Spatial question entries:
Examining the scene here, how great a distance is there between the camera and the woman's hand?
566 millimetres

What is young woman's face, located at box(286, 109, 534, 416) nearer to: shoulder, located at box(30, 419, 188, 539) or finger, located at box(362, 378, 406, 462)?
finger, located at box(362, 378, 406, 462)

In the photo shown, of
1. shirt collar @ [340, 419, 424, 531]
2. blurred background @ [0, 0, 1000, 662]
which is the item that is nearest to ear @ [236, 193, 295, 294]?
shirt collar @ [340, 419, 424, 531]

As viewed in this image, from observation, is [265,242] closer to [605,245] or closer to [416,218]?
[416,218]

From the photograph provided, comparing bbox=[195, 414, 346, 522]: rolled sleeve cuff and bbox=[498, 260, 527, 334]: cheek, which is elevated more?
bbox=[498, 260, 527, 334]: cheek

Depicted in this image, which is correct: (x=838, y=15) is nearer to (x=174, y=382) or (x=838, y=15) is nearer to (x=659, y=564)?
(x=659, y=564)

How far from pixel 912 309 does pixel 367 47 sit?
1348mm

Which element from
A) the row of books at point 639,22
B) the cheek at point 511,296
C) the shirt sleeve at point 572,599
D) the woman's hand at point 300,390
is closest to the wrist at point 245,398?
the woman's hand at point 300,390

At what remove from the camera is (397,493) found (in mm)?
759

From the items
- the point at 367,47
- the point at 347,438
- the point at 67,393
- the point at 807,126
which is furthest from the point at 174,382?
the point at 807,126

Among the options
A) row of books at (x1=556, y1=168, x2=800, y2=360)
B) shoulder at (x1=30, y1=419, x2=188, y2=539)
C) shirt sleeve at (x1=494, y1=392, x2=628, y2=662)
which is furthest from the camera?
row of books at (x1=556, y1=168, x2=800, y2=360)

...

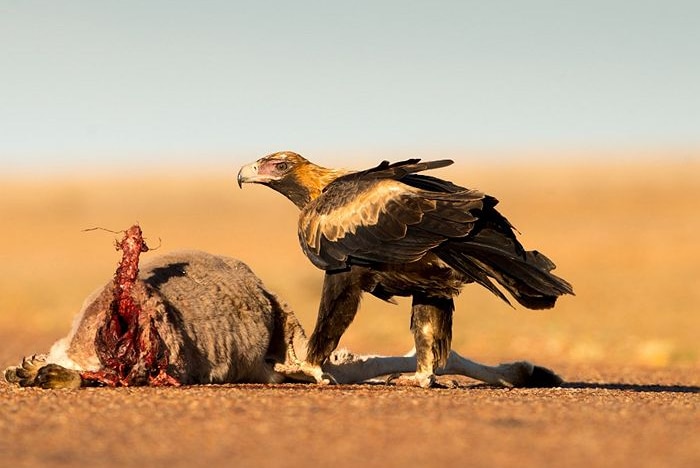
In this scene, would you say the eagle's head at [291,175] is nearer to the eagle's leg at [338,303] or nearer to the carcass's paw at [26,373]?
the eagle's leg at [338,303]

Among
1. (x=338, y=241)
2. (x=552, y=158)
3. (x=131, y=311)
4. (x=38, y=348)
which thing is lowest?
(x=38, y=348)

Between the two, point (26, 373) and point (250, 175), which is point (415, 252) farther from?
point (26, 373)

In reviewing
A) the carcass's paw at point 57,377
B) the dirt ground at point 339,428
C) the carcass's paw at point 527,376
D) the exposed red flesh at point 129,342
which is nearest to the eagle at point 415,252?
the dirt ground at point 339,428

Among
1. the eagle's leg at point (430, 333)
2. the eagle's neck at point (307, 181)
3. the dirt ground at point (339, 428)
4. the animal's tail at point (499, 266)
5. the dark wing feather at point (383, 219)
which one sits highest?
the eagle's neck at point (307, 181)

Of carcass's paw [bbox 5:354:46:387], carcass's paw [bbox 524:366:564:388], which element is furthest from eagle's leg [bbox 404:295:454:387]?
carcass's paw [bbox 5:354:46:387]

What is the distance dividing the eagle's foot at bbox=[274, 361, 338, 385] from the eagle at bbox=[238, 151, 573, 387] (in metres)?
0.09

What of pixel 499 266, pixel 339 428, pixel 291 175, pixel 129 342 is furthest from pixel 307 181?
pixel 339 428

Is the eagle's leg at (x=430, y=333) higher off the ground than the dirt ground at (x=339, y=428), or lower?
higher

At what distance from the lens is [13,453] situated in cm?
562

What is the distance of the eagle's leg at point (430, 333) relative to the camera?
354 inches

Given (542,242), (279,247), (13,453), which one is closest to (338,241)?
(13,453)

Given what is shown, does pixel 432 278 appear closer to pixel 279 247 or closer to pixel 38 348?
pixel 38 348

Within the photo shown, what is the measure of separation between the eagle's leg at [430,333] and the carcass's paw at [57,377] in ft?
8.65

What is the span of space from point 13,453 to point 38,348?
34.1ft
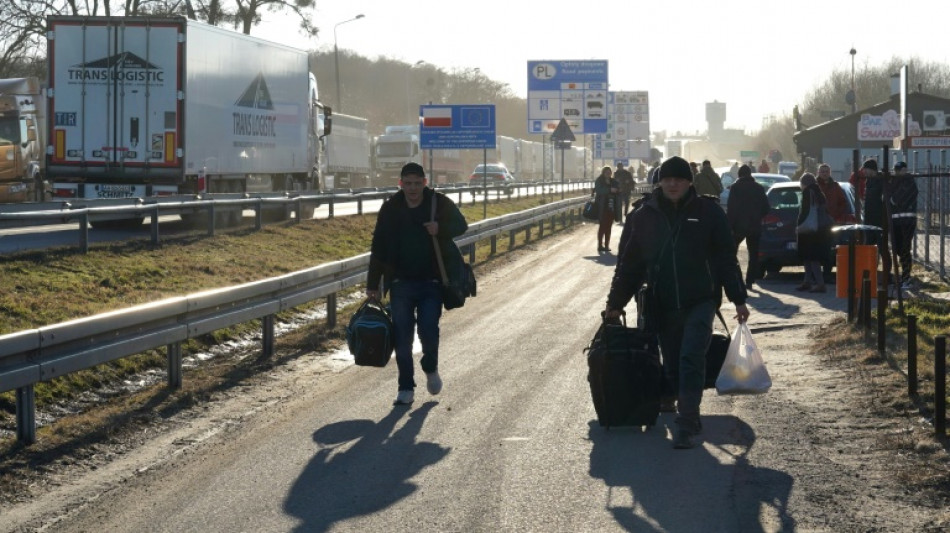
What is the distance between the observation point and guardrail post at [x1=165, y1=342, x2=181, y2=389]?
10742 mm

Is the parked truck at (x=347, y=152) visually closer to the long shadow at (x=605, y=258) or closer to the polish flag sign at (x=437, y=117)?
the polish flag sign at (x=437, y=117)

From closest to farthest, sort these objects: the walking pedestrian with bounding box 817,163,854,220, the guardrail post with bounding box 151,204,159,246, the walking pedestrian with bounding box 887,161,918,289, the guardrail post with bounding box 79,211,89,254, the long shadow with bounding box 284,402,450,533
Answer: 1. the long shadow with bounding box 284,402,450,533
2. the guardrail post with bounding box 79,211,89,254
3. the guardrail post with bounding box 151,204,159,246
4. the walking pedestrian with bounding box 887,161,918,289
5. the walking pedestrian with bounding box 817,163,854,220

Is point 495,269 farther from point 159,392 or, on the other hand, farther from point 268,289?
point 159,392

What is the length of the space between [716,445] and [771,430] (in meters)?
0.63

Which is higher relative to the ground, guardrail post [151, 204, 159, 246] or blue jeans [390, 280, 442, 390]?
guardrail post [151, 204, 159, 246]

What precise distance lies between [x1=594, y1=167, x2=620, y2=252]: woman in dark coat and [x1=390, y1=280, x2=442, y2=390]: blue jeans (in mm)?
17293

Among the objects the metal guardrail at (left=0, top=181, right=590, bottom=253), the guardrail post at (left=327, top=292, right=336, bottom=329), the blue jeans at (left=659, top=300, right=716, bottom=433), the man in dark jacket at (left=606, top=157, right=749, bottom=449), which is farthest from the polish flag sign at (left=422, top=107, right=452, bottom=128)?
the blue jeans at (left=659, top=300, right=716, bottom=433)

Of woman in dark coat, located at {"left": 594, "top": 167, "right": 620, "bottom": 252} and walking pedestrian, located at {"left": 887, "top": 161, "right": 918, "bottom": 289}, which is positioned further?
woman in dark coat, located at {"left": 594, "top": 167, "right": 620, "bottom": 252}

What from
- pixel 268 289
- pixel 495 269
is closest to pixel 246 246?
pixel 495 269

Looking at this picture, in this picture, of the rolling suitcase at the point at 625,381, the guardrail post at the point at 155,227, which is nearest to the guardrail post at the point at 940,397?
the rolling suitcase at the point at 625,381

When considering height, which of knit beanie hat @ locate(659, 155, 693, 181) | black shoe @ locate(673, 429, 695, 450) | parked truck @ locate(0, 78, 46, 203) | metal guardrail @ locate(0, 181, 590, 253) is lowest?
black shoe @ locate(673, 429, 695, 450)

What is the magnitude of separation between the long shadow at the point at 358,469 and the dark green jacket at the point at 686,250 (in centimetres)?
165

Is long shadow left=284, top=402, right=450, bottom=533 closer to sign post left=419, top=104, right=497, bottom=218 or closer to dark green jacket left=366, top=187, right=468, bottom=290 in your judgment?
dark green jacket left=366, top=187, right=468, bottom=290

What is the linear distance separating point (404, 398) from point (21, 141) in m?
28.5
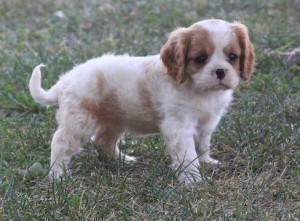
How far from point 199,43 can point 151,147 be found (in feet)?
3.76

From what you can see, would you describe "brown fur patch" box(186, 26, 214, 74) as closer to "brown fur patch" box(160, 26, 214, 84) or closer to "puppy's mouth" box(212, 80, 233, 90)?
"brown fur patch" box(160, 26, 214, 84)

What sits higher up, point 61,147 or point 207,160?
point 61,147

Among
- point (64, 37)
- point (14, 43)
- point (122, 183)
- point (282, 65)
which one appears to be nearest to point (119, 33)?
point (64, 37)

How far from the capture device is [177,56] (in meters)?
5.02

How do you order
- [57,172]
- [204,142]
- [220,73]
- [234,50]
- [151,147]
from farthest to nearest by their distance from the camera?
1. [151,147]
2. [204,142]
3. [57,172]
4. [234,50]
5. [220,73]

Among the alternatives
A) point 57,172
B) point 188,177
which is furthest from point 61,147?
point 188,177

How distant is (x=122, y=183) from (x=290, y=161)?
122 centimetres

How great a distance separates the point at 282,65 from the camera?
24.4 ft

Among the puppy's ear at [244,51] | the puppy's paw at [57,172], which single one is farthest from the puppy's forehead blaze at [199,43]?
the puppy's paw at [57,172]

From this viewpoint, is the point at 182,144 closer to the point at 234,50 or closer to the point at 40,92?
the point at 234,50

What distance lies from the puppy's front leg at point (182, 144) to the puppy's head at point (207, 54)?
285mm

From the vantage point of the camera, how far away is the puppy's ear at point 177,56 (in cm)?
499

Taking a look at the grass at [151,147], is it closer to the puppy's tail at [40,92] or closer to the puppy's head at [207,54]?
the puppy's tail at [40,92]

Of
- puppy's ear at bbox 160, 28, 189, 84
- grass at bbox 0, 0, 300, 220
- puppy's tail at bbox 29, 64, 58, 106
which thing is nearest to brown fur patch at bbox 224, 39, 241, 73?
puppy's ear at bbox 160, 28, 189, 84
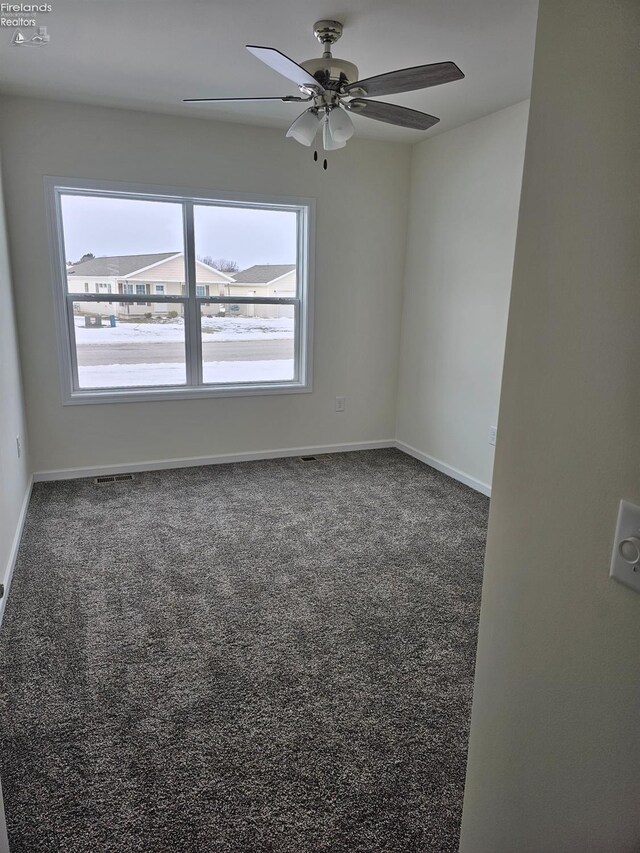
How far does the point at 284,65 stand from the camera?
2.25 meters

- Exercise task
Substitute "gap" for "distance" in the lines starting with the one containing "Examining the scene" and going on through the one containing "566 millimetres", then give back only those lines with everything else unchanged.

- Exercise result
Examining the scene here, how great a gap is there between the camera and the woman's hand?
566 millimetres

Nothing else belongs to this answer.